You see, the brain is a powerful thing, in the minutes preceding a tattoo, it’s almost as if your brain can talk your skin into “dulling” itself. It prepares your nerve endings for the hellish hours of tattooing by “ratcheting” down the pain scale a little bit. It makes the pain more bearable. But… in the closing minutes, it’s almost as if your brain gets the memo to “return nerve endings to normal pain capacity” too soon and you feel EVERYTHING at its worst. Those final ten minutes are the most painful.

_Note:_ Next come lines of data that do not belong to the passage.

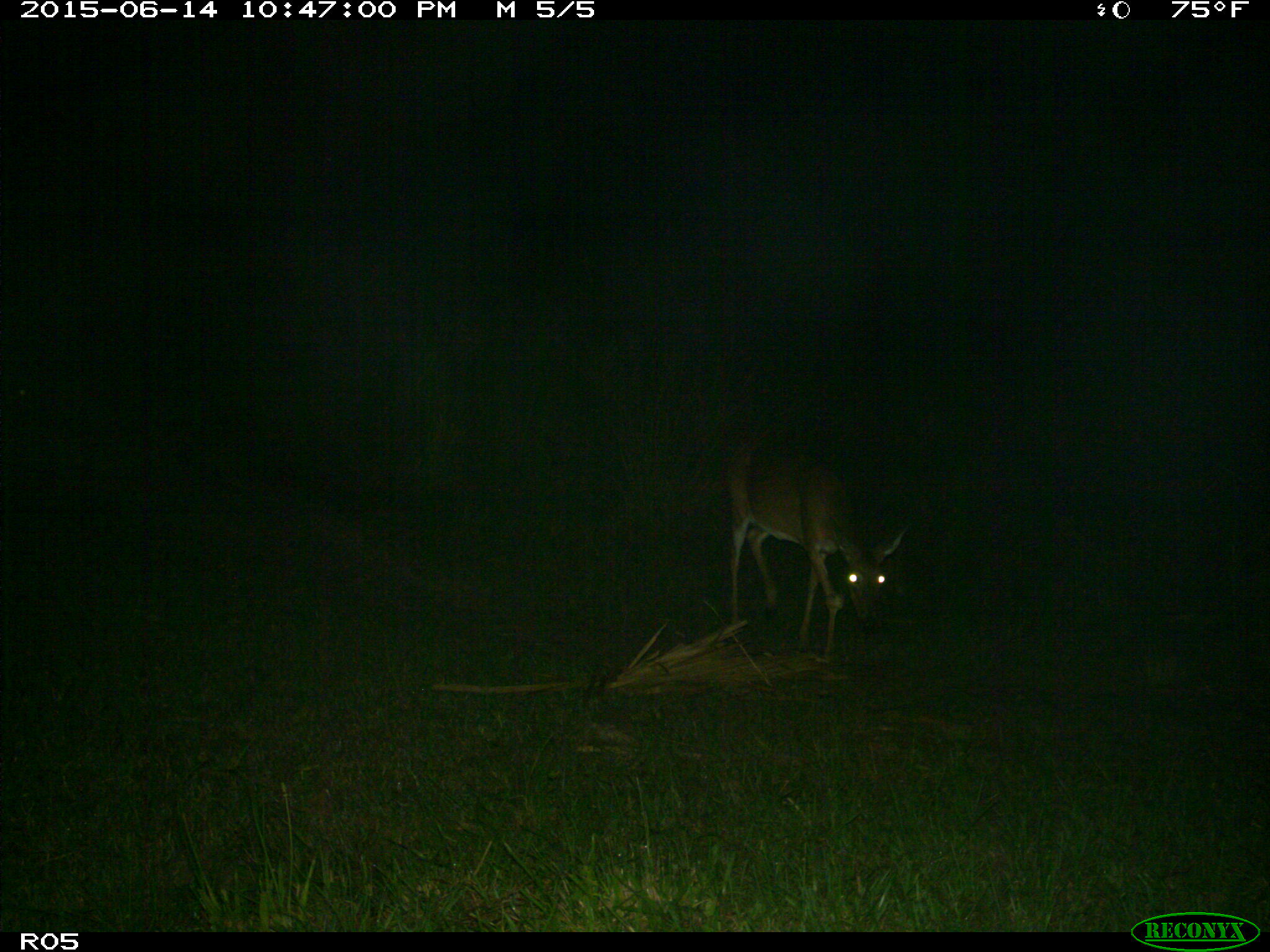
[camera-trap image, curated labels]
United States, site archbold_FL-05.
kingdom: Animalia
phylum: Chordata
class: Mammalia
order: Artiodactyla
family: Cervidae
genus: Odocoileus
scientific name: Odocoileus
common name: deer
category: unidentified deer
Unidentified deer (deer) (Odocoileus).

Stage 5: Complete Relaxation
When I hear the snap of my artist’s rubber gloves being removed and he says, “Alright, why don’t you take a look”… my asshole immediately returns to its normal flaccid self, my back stops being clenched, I quit scrunching my nose as if I’d just repeatedly stubbed my toe and my stomach stops tightening as when I (don’t ever) do sit-ups.

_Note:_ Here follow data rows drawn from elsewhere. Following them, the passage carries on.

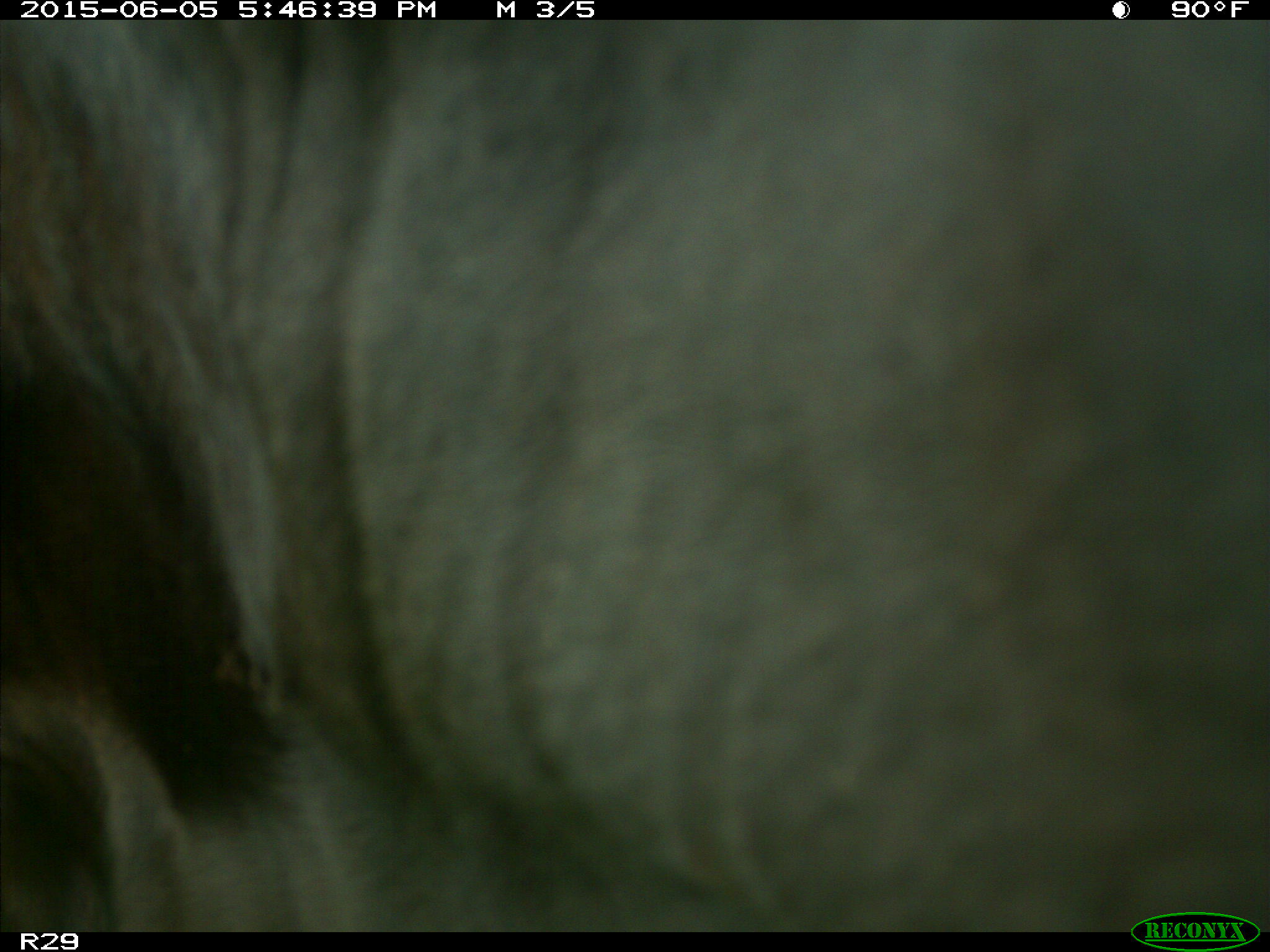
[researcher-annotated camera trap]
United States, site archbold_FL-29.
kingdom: Animalia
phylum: Chordata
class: Mammalia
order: Artiodactyla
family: Bovidae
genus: Bos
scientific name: Bos taurus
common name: domestic cow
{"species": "Bos taurus (domestic cow)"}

Post-tattooing relaxation is better than sex.
Okay… maybe not but it’s pretty close.
Stage 6: Post Tattoo Euphoria (Or Regret)
Finishing a tattoo gives me some sort of feeling of accomplishment… although I don’t know why because I didn’t really do anything but sit there and get prodded with a sharp needle repeatedly over 5,000 times. The image you have in your mind of what the tattoo is going to look like plastered on your body will either be everything you’d hoped for (maybe more) or a raging disappointment. If you’ve been tattooed enough you know better how to avoid the latter. But if you don’t know what you’re doing or didn’t do your research beforehand you could wind up with something like this:
A far cry from what I came away with yesterday:
She’s a baseball girl. A Texas Rangers baseball girl at that derived from a bit of art I’ve admired for a while:
There’s still work to be done. The flesh tones and the blue hat along with some shading here and there will round it out. Also… I want to make her boobs bigger. I’m kidding. I had to leave the session early because it was DLG’s bedtime and I had to get home to put her down so it will be another couple of weeks or months before you’ll get to completely see the finished product.
Now that I’m done with the six stages I can admire the handwork from every angle, every position and scrutinize it to the 1000th degree. I’m actually very pleased with what I got… it fulfilled my expectations and probably exceeded them a little bit.
I look forward to your comments i.e. “I HATE IT!!” or “I LOVE IT” or “I’M DISOWNING YOU” (probably from my mother).